Through a partnership between UK HealthCare and Appalachian Regional HealthCare, Dawson and Thompson are on-call for deliveries and emergencies, and provide women's health services at health departments in surrounding counties. In addition, obstetricians in Hazard who partner with UK HealthCare are granted access to the latest ultrasound technology and consultations with UK HealthCare specialists in Lexington through telemedicine. 
UK HealthCare women's health providers are now based at permanent community clinics in Morehead, Georgetown and Hazard. The recently established UK HealthCare Blue Angels group of providers also extend telemedicine services to obstetricians in Manchester, Kentucky, with plans to expand their reach to providers in other Appalachian communities. 
Dr. Wendy Hansen, chair of the department of Obstetrics and Gynecology at UK HealthCare, said the department offers resources and support to Appalachian providers in a collaborative effort to improve the level of care for women in every part of Kentucky. The goal is to keep women at home, bringing only the most high-risk cases to Lexington. UK HealthCare's presence in the Hazard community also helps recruit doctors to an historically underserved area that struggles to attract providers. 
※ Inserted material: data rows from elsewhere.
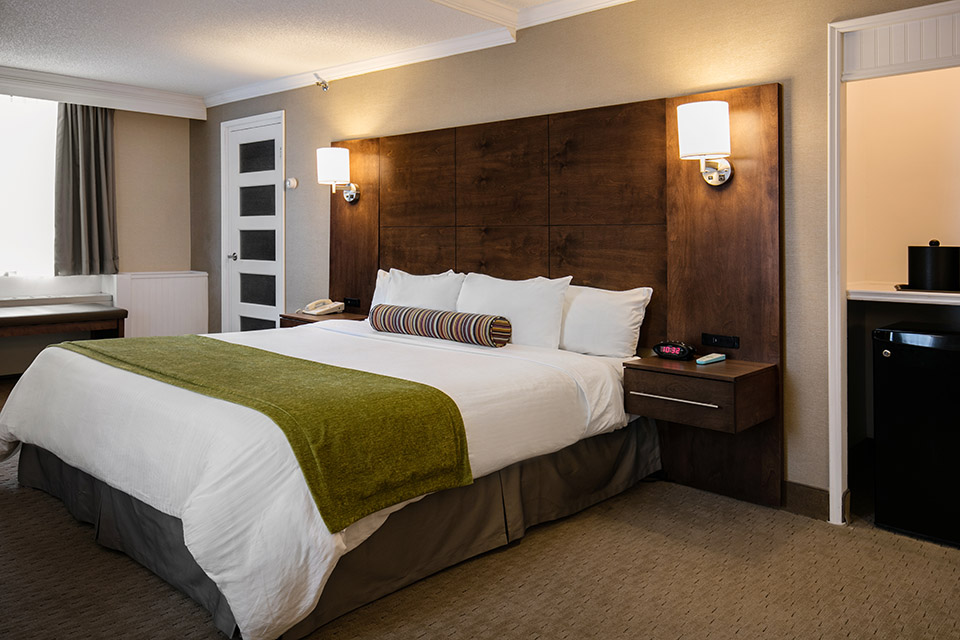 Hotel Montreal | Accommodations | Rooms & Suites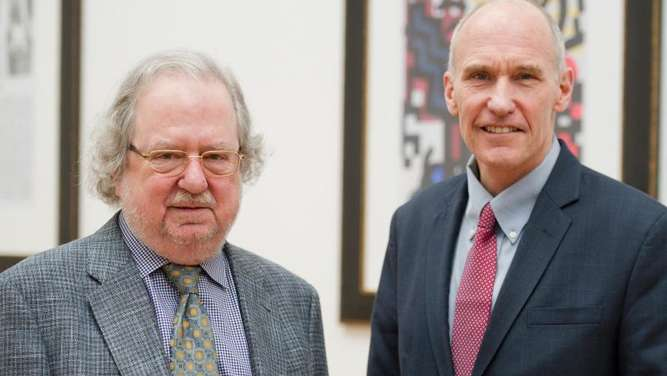 Die US-Immuntherapeuten James P. Allison (l) und Carl H. June in der Johann Wolfgang Goethe-Universität in Frankfurt/Main. Foto: Christoph Schmidt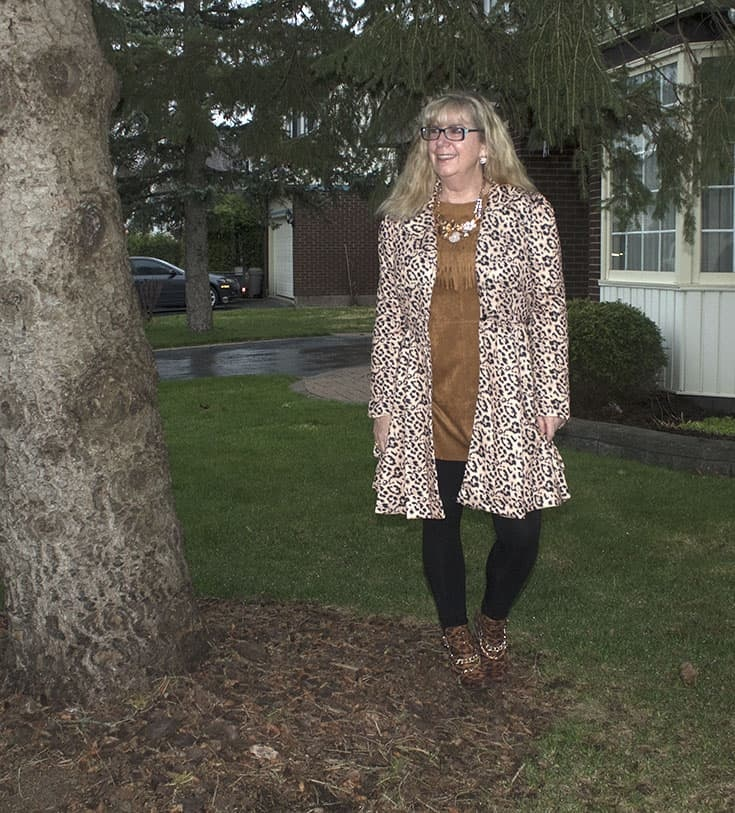 Gamiss Leopard Coat Fringe tunic from Forever 21, bamboo leggings and Shoe Dazzle leopard boots 2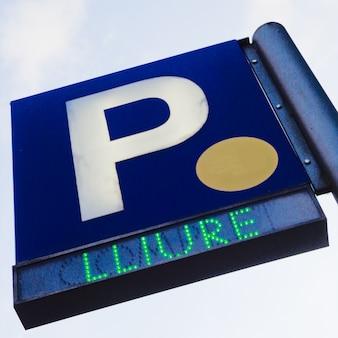 Sygnał parkingowy nad błękitnym niebem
"It's really an effort to bring quality women's health, from contraception to pregnancy care, to that area," Hansen said. "The idea is to have a very robust obstetrics and gynecology practice." 
A few months after Nicholas was born, Dawson was seeing patients at the health department in Breathitt County as part of his weekly routine. Thorpe, who was a patient at the health department, realized that Dawson traveled to the clinic every Wednesday. She left Dawson a copy of the picture she had taken with him and her the baby before leaving the hospital. She wrote a personal note on the back of the photo thanking him for saving their lives. 
"That makes me energized and makes me feel good about what I do," Dawson said of the note. "That's a reward that is so special to me. I like being part of a family picture — it's what keeps me going."